
    I don’t know if Vista is more like ME or Win95 or anything else. I do know that it is the worst OS experience I have ever had from Microsoft Windows and I go back to Windows 1.0. In my experience, it is a significant user degradation from XP .

    I am a Microsoft Partner but I am considering moving to a Mac when Leopard is launched.

    It seems crazy that we have to pay a premium to go the Vista route and experience so many problems and half-baked, poorly implemented ideas.

    I am considering moving newer non-Apple boxes to Linux, probably Ubuntu, because I can’t take the constant issues I experience with all kinds of apps malfunctioning and crashing under Vista. If I go the Linux route, I will run VMware Workstation and XP VMs so that I can still access Windows programs I need.

    I am also considering recommending that my clients move as well and add a mix of Web applications such as Google Applications to get free of the Microsoft “have it our way, you thieving pirate customer” mentality.

    The pain of Vista is really wearing me down. (Oh yeah, don’t get me started about the Office 2007 ribbon and how much of an “improvement” it is over menus and toolbars.)

  2. For what it’s worth, my Vista Home Premium installation has been rock solid stable since I installed it on Jan. 31. My reliability rating has been a perfect 10 for weeks. I have had no performance problems whatsoever.

    To be sure, it helps that I bought a new high-end computer designed for Vista a few weeks before installing Vista. Also, I run it exactly as Microsoft designed it to run. And I read Ed’s book. 🙂

  3. I get the feeling that Vista isn’t ready for the public. This is reflected by the general public reaction and the PC manufacturers who have not taken advantage of Vista’s advantages (?).

    Vista doesn’t look compelling from a graphical user standpoint. It looks rather crude and a minor jump from XP.

    The biggest problem is Microsoft’s licensing agreement, which makes early adopting stupid. Why pay so much more for the hassle? Usually, I don’t pay attention to these things, but I wonder where Microsoft is going with alienating their customers and making custom installations a hassle.

    I will use XP with my current computers for another 3 years. By then, Vista has matured and gotten better.

    On another note, jumping to Apple isn’t a consideration for me. What’s the heck with that with Post 1? Stick with XP for another few years with your hardware. Apple isn’t an answer except if you really need it for your situation.

  4. “The biggest problem is Microsoft’s licensing agreement, which makes early adopting stupid.”

    What part of the license agreement are you referring to?

  5. Virtualization, which if I was an early adopter and want to try it out, I would have to pay for a version of Vista that may not be suitable to my situation.

    Formerly, Microsoft made it difficult to transfer licenses between computers. It is really a buyer beware situation and how to make sense of it all, which I will not worry about right now.

  6. I have to agree with Richard and others: Vista has been a serious disappointment for me in several specific ways:

    — Five years and all I got was this?!
    — Stingy or nonexistent virtualization
    — One-device, vague EULA
    — Media features are disabled (and this point is marketed!) via DRM
    — Hardware hog
    — Aero is a joke and adds nothing to the OS
    — Hey, what the hell happened to my printer? HP refuses — even by July 2007 — to write Vista drivers for my new printer, and word is that they will never write them now. Same for scanner.

    While I like Vista’s disk management, that’s really about it. It appears we gained nothing more secure in Vista. As a result, Vista — along with Office 2007 — has given me enough reasons to make the switch to GNU/Linux. I’m working now to make GNU/Linux my primary machine and use my second computer as a Windows machine for various background tasks. After using DOS since 1985 and Windows since 2.0 (1987?), I’ve earned my chops on Microsoft OSes and think it’s time to give another platform a try.

Data excerpts.
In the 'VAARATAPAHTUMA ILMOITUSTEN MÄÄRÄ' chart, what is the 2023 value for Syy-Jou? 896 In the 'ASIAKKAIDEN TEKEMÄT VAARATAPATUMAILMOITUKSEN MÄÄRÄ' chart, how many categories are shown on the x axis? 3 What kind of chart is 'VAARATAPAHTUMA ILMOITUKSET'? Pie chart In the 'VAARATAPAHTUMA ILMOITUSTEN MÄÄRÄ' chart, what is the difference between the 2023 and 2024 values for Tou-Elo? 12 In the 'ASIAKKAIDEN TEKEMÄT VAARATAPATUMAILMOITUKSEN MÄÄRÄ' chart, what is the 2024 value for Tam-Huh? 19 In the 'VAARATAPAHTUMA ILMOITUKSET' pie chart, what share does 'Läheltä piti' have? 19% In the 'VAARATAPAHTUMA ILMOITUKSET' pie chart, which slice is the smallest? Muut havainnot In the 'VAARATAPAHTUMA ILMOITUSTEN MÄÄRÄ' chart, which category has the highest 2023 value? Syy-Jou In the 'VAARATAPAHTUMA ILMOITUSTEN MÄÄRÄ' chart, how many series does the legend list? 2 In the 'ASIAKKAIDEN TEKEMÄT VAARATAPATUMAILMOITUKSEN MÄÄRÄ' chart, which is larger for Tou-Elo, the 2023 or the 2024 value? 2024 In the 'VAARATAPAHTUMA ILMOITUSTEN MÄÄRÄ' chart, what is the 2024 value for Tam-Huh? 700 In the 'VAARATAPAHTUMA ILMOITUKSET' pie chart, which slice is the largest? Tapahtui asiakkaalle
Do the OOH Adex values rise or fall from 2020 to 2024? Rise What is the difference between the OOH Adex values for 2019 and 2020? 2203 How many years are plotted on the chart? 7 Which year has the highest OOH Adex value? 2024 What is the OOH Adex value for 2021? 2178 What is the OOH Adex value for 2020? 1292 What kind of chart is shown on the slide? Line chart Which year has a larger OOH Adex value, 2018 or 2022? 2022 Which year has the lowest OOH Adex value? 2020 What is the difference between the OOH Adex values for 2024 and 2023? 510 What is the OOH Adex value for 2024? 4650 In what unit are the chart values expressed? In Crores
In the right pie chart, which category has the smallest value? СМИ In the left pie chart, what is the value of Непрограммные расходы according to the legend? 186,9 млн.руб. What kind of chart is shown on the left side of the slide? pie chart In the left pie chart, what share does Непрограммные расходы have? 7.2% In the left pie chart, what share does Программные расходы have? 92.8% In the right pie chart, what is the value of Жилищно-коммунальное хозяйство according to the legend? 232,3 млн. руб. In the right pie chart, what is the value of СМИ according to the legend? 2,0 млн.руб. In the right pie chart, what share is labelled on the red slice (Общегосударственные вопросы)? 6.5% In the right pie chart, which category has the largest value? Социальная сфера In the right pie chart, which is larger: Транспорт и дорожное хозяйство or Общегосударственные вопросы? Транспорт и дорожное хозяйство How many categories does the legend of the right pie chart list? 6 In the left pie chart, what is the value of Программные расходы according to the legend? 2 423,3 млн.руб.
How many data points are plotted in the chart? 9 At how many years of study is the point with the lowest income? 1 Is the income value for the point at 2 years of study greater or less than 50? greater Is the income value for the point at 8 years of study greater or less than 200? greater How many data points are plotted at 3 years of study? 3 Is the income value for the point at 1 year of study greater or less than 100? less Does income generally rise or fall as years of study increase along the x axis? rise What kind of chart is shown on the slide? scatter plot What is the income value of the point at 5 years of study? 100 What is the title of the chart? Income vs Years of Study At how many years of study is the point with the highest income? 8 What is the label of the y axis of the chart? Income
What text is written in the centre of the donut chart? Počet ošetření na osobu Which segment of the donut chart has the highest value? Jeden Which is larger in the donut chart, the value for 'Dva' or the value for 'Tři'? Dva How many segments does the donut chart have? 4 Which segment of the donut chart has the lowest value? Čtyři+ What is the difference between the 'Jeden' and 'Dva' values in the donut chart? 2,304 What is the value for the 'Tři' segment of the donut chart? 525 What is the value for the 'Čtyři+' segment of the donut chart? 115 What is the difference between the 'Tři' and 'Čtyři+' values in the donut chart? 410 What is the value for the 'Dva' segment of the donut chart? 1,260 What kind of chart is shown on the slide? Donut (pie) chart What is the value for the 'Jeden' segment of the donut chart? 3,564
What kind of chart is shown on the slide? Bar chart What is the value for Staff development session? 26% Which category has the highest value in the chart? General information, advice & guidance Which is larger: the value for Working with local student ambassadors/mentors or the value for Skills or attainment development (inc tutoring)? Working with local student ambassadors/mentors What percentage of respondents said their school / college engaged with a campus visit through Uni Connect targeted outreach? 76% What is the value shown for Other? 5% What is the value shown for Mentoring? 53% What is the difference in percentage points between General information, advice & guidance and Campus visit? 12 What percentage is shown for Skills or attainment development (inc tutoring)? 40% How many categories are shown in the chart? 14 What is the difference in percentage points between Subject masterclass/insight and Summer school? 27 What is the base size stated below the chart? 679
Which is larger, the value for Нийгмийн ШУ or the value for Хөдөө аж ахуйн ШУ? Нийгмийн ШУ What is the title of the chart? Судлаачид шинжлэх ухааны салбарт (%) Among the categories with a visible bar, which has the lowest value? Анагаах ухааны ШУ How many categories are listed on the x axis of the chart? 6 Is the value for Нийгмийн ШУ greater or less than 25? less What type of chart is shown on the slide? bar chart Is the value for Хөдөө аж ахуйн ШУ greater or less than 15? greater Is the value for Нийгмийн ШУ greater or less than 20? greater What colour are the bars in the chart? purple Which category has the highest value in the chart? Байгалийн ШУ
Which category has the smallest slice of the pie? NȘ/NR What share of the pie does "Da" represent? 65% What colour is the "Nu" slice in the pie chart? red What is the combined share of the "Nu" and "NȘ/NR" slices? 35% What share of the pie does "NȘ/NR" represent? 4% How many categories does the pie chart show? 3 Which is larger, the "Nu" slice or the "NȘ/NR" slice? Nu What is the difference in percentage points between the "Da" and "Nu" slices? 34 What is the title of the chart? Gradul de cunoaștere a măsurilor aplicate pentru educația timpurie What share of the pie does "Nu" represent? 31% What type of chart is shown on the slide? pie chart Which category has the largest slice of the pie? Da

Exercise instructions.
**a)** From the comments on Windows Vista, extract the passage starting with "It seems crazy" and going on through "menus and toolbars.)".
**b)** Answer these questions using the comments on Windows Vista:
(i) Which edition of Vista was installed by the commenter whose installation has been "rock solid stable," and on what date was it installed?
(ii) In the comment that calls Microsoft's licensing agreement the biggest problem, how many more years does the writer plan to use XP with current computers?
(iii) Which company refuses to write Vista drivers for the printer mentioned in the list of disappointments?

Task answers.
**a)**
It seems crazy that we have to pay a premium to go the Vista route and experience so many problems and half-baked, poorly implemented ideas.

    I am considering moving newer non-Apple boxes to Linux, probably Ubuntu, because I can’t take the constant issues I experience with all kinds of apps malfunctioning and crashing under Vista. If I go the Linux route, I will run VMware Workstation and XP VMs so that I can still access Windows programs I need.

    I am also considering recommending that my clients move as well and add a mix of Web applications such as Google Applications to get free of the Microsoft “have it our way, you thieving pirate customer” mentality.

    The pain of Vista is really wearing me down. (Oh yeah, don’t get me started about the Office 2007 ribbon and how much of an “improvement” it is over menus and toolbars.)

**b)**
(i) Vista Home Premium, installed on Jan. 31.
(ii) Another 3 years.
(iii) HP.